Shady’s defense is firmly established as one of the best units in Class AA. They have allowed an average of nine points and just 175 yards a game.
“We have a great defensive coordinator, who is my brother (Phil Culicerto). He does a super job,” Culicerto said. “He has been unreal with them. Once you have a couple good defensive shows, nobody wants to mess up. They like to take pride in it.”
The Tigers best victory came on the road in week seven. They defeated Wyoming East 27-20, handing the Warriors their first loss of the season.
“That was huge,” Culicerto said. “The kids really wanted that game. They marked that down as one they wanted.”
93 miles away in Mingo County, the Miners of Mingo Central have posted their second consecutive 8-2 regular season. Their offensive numbers are some of the best in the state. The Miners average 42 points and 305 passing yards per game with junior Daylin Goad running the show. A deep receiving core is led by senior Drew Hatfield. In four years in a Central uniform, Hatfield has racked up 5,093 receiving yards, 64 touchdowns and a state title in 2016.
“He is getting double-covered and triple-covered but he is still finding ways to get open and get the ball in his hands and make plays,” said Mingo Central head coach Josh Sammons. “He is a blessing to have. I am glad he is on our side and we are not having to play against him and scheme against him.”
Last fall, Mingo’s youth showed up on defense as they allowed over 29 points per game. This year, the Miners have shaved eleven points a game off that total.

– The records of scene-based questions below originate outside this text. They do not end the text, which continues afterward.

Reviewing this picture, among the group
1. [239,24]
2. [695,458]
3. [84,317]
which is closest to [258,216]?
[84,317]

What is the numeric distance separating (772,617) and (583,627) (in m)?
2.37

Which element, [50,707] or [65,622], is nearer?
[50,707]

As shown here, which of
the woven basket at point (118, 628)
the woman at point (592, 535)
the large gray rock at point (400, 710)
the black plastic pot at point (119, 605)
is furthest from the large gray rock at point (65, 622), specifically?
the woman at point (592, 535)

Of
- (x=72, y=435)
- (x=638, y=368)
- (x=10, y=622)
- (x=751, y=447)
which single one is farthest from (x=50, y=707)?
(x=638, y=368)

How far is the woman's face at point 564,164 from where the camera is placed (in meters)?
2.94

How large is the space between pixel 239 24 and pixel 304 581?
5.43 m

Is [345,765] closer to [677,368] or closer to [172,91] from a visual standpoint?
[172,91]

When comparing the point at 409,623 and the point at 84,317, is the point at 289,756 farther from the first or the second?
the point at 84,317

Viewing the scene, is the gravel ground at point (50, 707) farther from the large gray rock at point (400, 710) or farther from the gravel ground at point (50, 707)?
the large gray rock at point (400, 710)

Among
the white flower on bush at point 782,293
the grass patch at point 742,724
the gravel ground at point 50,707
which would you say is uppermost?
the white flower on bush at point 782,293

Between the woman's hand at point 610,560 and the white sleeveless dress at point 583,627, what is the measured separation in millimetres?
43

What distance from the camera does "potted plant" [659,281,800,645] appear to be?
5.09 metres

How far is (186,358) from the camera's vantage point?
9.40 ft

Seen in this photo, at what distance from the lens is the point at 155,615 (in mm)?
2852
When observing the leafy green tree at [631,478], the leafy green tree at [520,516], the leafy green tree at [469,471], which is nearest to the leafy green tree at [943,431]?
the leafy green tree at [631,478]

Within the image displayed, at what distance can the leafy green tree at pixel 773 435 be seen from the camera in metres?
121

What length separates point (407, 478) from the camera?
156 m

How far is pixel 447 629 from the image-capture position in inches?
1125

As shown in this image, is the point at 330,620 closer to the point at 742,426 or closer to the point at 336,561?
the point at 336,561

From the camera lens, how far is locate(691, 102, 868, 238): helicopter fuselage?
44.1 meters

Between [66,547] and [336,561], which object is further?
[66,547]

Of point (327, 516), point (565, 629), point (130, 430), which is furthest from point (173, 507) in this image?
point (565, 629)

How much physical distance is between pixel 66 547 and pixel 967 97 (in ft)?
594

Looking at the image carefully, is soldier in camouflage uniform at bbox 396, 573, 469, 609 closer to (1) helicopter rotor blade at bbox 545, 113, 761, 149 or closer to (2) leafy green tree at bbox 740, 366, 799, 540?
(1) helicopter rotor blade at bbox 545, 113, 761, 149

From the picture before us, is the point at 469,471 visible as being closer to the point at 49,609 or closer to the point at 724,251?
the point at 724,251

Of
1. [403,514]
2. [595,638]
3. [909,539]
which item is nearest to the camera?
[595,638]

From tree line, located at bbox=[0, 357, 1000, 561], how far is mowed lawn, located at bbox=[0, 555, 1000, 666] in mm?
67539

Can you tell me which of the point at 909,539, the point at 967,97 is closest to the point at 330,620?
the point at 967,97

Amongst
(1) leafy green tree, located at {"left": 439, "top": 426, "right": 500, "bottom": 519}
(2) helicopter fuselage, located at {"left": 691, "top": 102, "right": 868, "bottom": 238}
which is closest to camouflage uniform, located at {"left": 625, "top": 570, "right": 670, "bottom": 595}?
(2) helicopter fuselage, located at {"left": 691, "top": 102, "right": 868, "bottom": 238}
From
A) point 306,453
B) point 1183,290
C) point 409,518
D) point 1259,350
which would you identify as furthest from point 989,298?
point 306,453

“The experience for those guys, getting games under their belt is the main thing,” Sammons said. “We were young last year. But now they are improving week-to-week. I think that is one of our strong points right now.”
Contrasting strengths should make this opening round matchup one of the best on the board Friday night. “I have been a part of offenses like that too at Shady Spring,” Culicerto said. “They seem like they can get you anywhere they want. Defense is our specialty.”